Steve, I rarely disagree with you, but you are completely misrepresenting the flat tax here. A true flat tax eliminates loopholes and most deductions for individuals and corporations. What we have now, by way of the Bush tax cuts for the wealthy, is not a flat tax "in essence" at all. It is a distorted and unfair system, as was the system before it and the one before that (meaning former iterations of the tax code). A flat tax like Forbes proposed would put the tax rate for everyone at a lower percentage than any bracket now existant, and by getting rid of deductions and loopholes, corporations and the rich would actually have to pay the tax, too, instead of creatively accounting their way out of it like they do now. Now, whether you think that kind of system is fair or not is one thing, but to say what we have now is in any way close to that is really distorting the flat tax concept beyond recognition.

Posted by John M at April 17, 2006 01:58 PM

John makes a couple of good points, however. Even if a flat tax reduces everyones "percentage" it is still a very regressive tax. period.

Posted by Simp at April 17, 2006 02:57 PM

John... Good points. But we're evolving to a flat tax via the alternative minimum tax anyways.

I was listening to a tax show today on the radio, and one caller said that he avoided the alternative minimum tax this year by not taking some deductions!

One interesting benchmark for the Democrats this year will be how Phil Angelides does in CA. He wants to raise taxes to the moon. The current top rate in CA is 9.3%, and if prop 82 passes, 11%. But ol' Phil wants to yank 'em up much higher than that, and put the money to (of course) education and whatever else. He's going on the same platform that Cruz Bustamonte went on against Arnold a few years back, so it'll be interestng if folks vote to hike taxes.

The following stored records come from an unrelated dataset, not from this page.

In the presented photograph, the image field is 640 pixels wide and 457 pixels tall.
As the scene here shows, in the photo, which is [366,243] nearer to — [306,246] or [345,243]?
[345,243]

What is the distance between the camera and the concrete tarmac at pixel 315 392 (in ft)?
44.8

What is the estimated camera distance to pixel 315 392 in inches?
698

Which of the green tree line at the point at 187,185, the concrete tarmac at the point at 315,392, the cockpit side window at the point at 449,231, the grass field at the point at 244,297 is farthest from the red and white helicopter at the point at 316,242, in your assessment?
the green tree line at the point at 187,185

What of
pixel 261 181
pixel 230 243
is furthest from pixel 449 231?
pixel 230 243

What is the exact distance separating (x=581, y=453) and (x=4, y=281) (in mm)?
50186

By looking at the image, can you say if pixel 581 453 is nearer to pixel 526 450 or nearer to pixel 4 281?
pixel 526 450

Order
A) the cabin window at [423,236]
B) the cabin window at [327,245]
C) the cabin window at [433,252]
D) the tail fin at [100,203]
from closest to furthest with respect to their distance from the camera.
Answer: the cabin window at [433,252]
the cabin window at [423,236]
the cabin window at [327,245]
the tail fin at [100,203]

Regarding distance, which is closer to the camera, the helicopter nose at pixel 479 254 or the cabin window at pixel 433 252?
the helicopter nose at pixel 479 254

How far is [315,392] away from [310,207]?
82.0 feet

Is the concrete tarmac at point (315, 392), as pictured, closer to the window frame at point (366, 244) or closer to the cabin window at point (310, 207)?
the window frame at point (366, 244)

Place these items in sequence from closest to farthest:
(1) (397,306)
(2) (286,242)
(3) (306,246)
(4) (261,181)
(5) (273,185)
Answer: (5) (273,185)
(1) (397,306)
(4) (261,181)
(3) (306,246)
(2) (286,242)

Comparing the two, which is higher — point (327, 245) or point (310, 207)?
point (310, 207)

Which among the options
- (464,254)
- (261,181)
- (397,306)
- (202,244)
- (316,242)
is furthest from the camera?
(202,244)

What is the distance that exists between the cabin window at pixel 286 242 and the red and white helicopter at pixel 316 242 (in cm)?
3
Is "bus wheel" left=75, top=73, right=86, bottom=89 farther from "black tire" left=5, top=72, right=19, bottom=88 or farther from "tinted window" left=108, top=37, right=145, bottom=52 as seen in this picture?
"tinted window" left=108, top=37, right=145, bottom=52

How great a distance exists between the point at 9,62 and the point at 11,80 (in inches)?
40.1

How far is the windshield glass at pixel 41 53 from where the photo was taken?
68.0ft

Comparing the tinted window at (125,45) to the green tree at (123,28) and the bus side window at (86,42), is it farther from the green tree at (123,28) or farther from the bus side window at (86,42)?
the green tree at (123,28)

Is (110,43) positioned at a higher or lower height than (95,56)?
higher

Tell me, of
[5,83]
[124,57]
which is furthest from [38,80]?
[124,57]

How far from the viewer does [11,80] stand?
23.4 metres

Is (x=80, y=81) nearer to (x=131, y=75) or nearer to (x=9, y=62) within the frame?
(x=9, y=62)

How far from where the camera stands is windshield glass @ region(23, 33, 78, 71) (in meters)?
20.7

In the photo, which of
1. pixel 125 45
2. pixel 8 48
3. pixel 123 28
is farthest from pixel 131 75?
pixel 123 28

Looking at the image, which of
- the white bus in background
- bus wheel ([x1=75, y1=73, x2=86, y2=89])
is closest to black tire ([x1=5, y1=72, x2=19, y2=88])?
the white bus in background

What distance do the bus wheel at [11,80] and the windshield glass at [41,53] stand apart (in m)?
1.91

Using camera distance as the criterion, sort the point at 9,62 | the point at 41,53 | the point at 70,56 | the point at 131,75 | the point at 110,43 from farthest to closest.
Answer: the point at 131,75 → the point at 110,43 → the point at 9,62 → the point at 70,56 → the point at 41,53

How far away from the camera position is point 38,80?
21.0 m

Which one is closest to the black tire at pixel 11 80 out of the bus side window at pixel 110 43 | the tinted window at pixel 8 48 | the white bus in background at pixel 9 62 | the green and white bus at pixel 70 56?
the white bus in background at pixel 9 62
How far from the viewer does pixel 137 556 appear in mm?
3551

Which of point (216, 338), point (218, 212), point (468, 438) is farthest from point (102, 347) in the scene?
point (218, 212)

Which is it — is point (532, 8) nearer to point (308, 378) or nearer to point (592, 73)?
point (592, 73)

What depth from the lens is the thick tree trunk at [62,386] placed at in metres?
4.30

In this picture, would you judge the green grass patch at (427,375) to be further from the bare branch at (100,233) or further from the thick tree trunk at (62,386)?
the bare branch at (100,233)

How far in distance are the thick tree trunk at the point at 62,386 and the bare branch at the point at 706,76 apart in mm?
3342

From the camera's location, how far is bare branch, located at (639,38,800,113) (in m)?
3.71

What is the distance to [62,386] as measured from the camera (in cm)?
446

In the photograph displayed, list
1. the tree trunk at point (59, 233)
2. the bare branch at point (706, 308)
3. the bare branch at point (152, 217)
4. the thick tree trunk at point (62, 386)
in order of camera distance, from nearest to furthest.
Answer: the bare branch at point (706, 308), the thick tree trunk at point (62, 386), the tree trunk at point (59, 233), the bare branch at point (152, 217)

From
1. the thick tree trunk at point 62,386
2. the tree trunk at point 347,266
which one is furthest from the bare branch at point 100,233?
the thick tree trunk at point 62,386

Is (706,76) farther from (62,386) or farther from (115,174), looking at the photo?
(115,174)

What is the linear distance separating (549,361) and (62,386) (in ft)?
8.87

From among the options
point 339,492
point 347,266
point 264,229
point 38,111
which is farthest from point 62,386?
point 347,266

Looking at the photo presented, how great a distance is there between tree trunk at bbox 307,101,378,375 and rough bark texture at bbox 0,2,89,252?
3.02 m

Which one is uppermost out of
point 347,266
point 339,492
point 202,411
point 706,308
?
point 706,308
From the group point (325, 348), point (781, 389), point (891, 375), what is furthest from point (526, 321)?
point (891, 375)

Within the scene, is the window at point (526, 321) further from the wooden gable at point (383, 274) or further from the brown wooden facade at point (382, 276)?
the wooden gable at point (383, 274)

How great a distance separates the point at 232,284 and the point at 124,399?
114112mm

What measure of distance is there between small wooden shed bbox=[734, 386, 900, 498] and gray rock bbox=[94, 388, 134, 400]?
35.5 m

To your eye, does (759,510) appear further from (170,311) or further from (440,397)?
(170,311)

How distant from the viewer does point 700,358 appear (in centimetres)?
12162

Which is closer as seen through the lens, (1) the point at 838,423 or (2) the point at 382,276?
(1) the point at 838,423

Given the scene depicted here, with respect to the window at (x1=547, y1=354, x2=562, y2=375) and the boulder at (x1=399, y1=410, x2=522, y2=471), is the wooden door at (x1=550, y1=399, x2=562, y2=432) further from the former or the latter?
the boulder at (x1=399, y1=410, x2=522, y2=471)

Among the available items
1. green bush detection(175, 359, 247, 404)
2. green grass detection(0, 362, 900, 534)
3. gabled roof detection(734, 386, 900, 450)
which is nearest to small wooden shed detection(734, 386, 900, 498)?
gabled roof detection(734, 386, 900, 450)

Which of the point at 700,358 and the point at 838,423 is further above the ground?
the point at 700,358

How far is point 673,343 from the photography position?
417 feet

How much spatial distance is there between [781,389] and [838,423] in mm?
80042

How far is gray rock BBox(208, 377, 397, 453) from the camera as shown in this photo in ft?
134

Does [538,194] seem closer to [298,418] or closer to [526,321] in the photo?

If they do vote yes to higher taxes with Phil, then it'll also be interesting to see how those 21,000 folks who pay most of the taxes in CA react to a higher tax rate. They could elect to take their salary in other ways than "income," or relocate to other states. Some estimates are that a higher tax rate in CA would cause tax revenues to decline because of those 21,000 folks deciding to make other decisions.

Should be interesting.

Posted by muckdog at April 17, 2006 03:35 PM

Vote against Rumsfeld at polls like this one at US News:

http://www.usnews.com/usnews/politics/whispers/whisphome.htm

It is of the utmost importance that the generals have both hard and soft data supporting them in order to get the Bush Administration to stand down from attacking Iraq.